■ **Tugas yang Dikerjakan**:
(a) Dalam teks tentang partai dan demokrasi, partai diibaratkan sebagai apa bagi demokrasi?
(b) Kembalikan salinan persis bagian teks tentang partai dan demokrasi, mulai dari "Memang, politik tak" hingga dan termasuk "sebagai peralatan demokrasi.".
(c) Lanjutkan teks tentang partai dan demokrasi, dimulai sesudah kalimat terakhir yang ditampilkan.

■ **Teks yang Diberikan**:
Opini Koran Solidaritas, Edisi IX – April 2016
Oleh: Rocky Gerung
Partai adalah pembuluh darah demokrasi. Ia mengalirkan nutrisi ke dalam tubuh politik. Karena itu, bila ia tersumbat, maka tubuh politik jatuh sakit.
Memang, politik tak terbagi habis dalam partai. Karena itu ada “calon independen”, ada “golput”. Tetapi itu hanya memperlihatkan ketakcukupan sistem politik dalam mewadahi aspirasi rakyat melalui partai. Bukan membatalkan perlunya partai sebagai peralatan demokrasi.
Namun secara hakiki, demokrasi tetap lebih primer ketimbang partai. Artinya, demokrasi tak boleh berakhir seandainya pun seluruh partai tak berfungsi. Demokrasi adalah “inner beauty” politik, sedangkan partai adalah kosmetik.
Kita kini ada dalam suasana “anti partai”. Yaitu ketakpercayaan publik terhadap partai. Orang melihat partai sebagai rampok, calo, bromocorah. Tentu karena ada yang tak bersih dalam praktik partai, yaitu korupsi, arogansi, inkonsistensi, dan seterusnya.
Tetapi sebetulnya, sinisme itu bukan tertuju pada partai sebagai institusi, melainkan pada sifat oligarki di dalam partai, maupun antar partai. Pada sifat itulah partai menelantarkan demokrasi. Tentu feodalisme dan politik dinasti juga tak disukai publik, kendati merupakan praktik kepartaian nyata di sini.

■ **Entri yang Disediakan**:
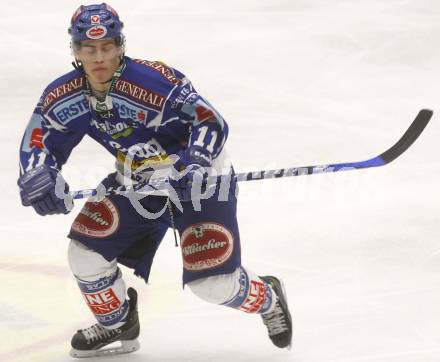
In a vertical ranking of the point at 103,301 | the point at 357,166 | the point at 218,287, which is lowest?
the point at 103,301

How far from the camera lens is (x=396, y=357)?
399 centimetres

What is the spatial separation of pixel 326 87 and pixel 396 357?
11.4 ft

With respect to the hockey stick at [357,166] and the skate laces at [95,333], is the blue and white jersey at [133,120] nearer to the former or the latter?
the hockey stick at [357,166]

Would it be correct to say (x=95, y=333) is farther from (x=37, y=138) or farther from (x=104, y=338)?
(x=37, y=138)

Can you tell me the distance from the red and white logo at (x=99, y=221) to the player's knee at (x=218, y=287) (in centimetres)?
36

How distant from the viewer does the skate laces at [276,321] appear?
4.05m

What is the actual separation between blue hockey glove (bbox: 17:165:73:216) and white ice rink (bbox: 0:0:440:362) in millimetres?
724

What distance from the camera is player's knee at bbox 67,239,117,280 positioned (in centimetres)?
389

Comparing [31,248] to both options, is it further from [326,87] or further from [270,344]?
[326,87]

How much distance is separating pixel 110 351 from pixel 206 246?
741mm

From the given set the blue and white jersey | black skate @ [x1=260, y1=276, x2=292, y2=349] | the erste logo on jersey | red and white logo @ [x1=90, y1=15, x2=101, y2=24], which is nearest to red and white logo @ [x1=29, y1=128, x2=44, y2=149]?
the blue and white jersey

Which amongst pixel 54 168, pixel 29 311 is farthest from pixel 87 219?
pixel 29 311

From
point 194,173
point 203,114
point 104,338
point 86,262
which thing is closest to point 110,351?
point 104,338

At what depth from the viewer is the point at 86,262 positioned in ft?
12.8
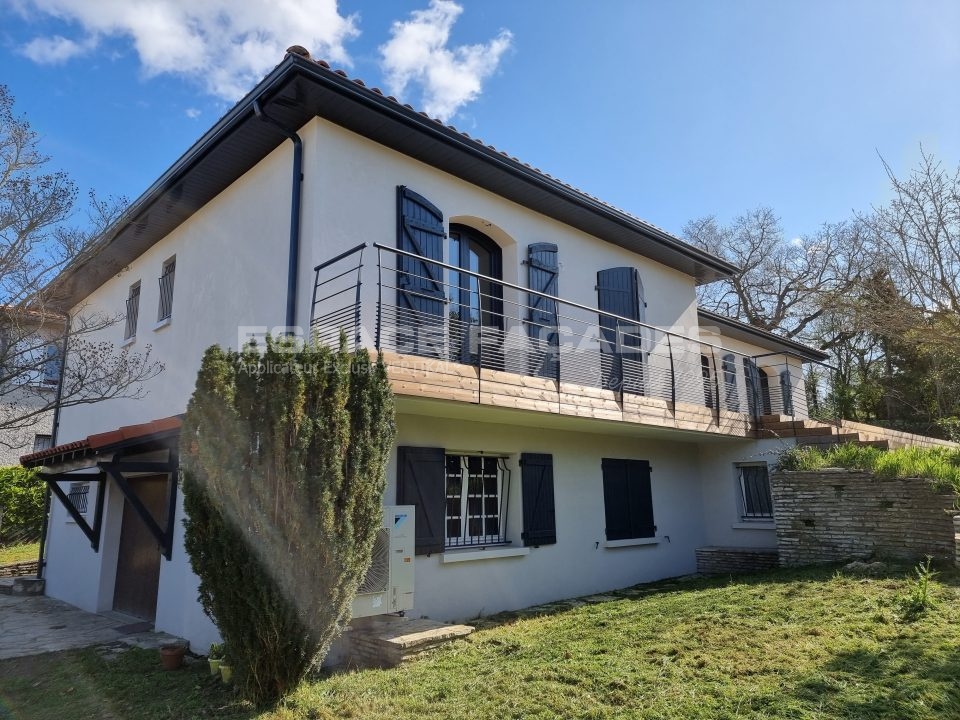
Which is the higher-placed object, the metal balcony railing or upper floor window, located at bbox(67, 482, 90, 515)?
the metal balcony railing

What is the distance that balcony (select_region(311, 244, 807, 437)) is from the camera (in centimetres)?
718

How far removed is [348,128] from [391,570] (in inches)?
213

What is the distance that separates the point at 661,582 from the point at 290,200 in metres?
8.36

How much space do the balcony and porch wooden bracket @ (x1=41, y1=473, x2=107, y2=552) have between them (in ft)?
19.3

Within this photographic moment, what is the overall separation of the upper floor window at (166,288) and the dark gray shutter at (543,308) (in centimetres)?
594

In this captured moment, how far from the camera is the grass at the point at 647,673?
182 inches

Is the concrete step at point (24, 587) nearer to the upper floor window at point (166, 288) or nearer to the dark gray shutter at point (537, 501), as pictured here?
the upper floor window at point (166, 288)

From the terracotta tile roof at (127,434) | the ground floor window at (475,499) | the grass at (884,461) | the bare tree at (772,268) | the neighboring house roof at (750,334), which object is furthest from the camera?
the bare tree at (772,268)

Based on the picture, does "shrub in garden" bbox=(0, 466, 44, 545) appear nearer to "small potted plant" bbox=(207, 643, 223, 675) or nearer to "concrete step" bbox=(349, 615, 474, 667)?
"small potted plant" bbox=(207, 643, 223, 675)

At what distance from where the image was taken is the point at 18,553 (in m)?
16.4

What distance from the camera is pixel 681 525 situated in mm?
12086

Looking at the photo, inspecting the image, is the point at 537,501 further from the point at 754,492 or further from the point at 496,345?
the point at 754,492

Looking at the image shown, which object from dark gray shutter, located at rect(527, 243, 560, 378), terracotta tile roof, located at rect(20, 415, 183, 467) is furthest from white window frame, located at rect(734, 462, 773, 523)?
terracotta tile roof, located at rect(20, 415, 183, 467)

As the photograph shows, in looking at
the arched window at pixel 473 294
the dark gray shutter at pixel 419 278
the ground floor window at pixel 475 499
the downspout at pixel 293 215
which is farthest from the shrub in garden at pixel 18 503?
the dark gray shutter at pixel 419 278
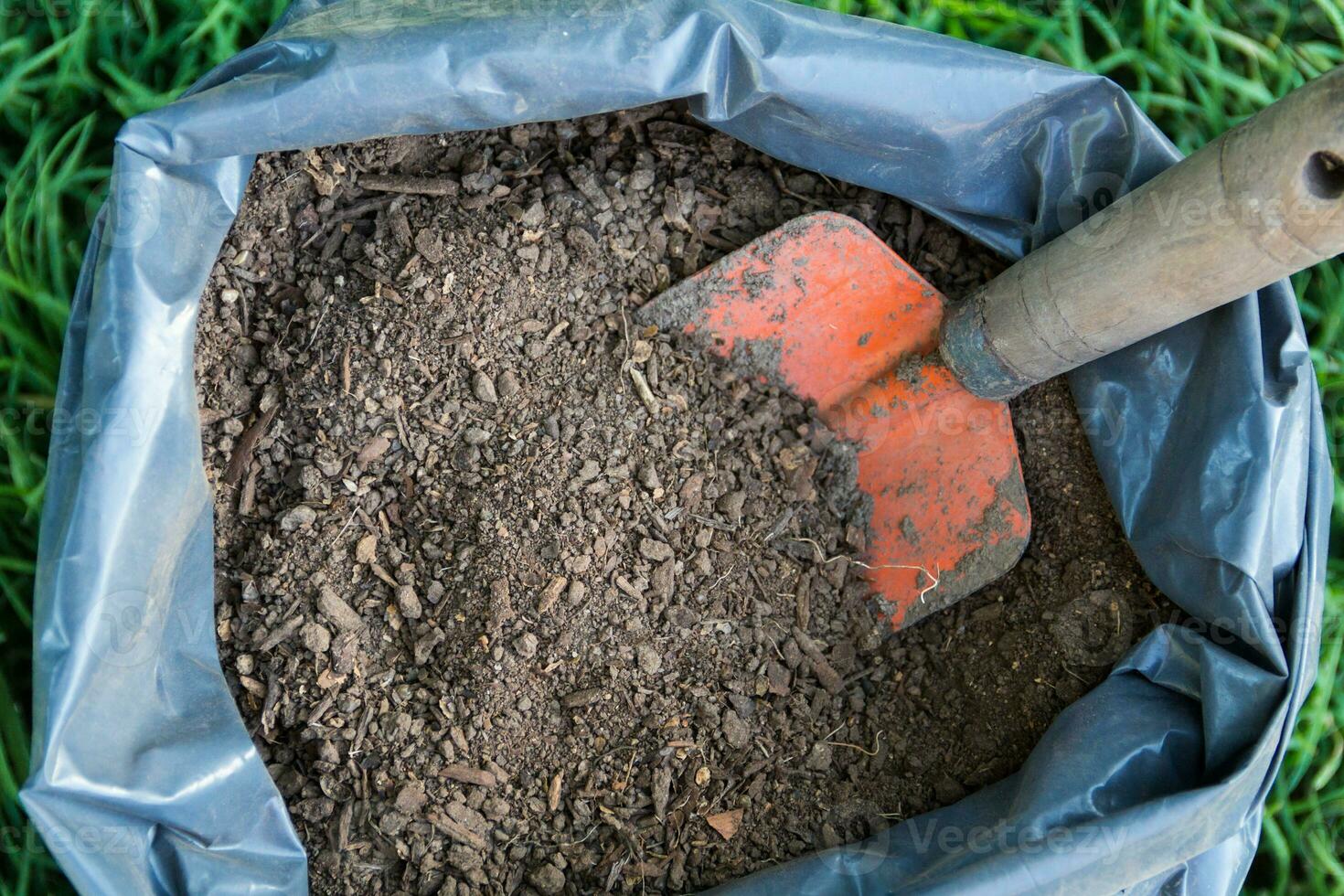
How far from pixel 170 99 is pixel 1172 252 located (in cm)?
118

■ **Hasil Pengerjaan**:
(a) Partai diibaratkan sebagai pembuluh darah demokrasi.

(b)
Memang, politik tak terbagi habis dalam partai. Karena itu ada “calon independen”, ada “golput”. Tetapi itu hanya memperlihatkan ketakcukupan sistem politik dalam mewadahi aspirasi rakyat melalui partai. Bukan membatalkan perlunya partai sebagai peralatan demokrasi.

(c)
Feodalisme menutup kritisisme dalam partai karena pemimpin partai dipilih untuk dipuja, bukan dipilih karena ia visioner. Dalam partai yang dinastik, ketua partai adalah sekaligus pemilik partai. Sirkulasi politik dan kaderisasi dijalankan untuk mempersiapkan anggota dinasti. Praktek feodalisme dan dinastik itu membuat politik tak tiba di rakyat. Politik menjadi sangat eksklusif, dan rakyat sekedar dihitung sebagai pengikut.
Tetapi praktik kepartaian yang paling menjengkelkan adalah ketika suara rakyat dijadikan sekedar alat tukar tambah antar elite partai, untuk kepentingan materil jangka pendek. Itulah praktik oligarkis. Demokrasi menjamin partisipasi melalui partai. Tetapi partai hanya peduli pada transaksi oligarkis.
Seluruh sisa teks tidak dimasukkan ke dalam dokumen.